> [The input]:

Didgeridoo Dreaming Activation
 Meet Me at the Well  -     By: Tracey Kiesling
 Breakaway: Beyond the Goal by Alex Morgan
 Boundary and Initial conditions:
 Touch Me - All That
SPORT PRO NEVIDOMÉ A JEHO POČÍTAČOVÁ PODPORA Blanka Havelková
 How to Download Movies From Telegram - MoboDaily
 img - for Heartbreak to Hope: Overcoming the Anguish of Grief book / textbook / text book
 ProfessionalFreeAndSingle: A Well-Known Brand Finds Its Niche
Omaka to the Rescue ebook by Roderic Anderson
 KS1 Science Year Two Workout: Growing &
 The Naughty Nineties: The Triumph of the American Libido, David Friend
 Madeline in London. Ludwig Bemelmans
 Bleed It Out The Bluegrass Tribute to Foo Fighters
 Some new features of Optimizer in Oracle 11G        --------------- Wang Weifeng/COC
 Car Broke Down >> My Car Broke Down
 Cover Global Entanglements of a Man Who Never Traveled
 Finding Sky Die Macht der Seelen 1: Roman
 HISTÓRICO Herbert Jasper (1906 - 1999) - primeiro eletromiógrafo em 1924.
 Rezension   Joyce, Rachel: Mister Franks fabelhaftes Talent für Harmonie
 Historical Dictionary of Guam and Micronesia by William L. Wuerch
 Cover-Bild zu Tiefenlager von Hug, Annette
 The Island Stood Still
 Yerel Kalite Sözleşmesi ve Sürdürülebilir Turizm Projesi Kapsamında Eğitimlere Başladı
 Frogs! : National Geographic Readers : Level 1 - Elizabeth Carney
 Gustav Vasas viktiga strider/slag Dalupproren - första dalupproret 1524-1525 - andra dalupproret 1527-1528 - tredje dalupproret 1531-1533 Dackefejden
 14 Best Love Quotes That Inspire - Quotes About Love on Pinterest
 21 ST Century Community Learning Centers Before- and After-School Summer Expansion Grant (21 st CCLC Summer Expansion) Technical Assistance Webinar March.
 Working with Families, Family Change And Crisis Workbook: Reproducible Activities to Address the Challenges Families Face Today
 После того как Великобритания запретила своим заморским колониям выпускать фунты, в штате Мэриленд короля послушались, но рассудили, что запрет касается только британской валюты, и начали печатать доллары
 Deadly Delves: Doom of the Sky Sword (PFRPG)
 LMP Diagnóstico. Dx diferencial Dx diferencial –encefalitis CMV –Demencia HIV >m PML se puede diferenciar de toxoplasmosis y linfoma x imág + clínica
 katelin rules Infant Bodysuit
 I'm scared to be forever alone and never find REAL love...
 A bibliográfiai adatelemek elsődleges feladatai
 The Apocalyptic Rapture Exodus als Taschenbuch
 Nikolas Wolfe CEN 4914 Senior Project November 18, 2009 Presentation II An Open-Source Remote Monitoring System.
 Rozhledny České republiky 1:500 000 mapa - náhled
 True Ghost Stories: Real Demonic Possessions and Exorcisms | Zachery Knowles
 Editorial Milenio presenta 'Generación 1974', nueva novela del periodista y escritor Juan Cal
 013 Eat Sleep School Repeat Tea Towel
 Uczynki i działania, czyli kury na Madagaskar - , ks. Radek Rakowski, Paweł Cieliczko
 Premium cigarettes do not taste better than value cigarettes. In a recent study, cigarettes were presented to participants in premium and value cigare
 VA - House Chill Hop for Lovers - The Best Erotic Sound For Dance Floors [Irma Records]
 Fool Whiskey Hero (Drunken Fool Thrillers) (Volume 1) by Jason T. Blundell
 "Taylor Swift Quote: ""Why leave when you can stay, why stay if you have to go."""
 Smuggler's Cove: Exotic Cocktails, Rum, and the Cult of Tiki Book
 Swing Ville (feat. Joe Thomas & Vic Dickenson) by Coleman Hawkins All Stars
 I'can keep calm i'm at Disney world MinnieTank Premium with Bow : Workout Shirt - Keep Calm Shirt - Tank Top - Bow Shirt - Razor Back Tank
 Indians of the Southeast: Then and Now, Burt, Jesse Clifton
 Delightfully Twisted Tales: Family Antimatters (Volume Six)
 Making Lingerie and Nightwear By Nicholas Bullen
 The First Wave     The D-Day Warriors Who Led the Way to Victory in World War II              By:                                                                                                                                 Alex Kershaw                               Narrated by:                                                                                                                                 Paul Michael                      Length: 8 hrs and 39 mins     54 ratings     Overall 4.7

> [Task directions]:
From the material above, retype precisely the lines between the line holding "21 ST Century" and the line holding "Working with Families, Family", inclusive, and nothing beyond them.

> [Solution to this problem]:
 21 ST Century Community Learning Centers Before- and After-School Summer Expansion Grant (21 st CCLC Summer Expansion) Technical Assistance Webinar March.
 Working with Families, Family Change And Crisis Workbook: Reproducible Activities to Address the Challenges Families Face Today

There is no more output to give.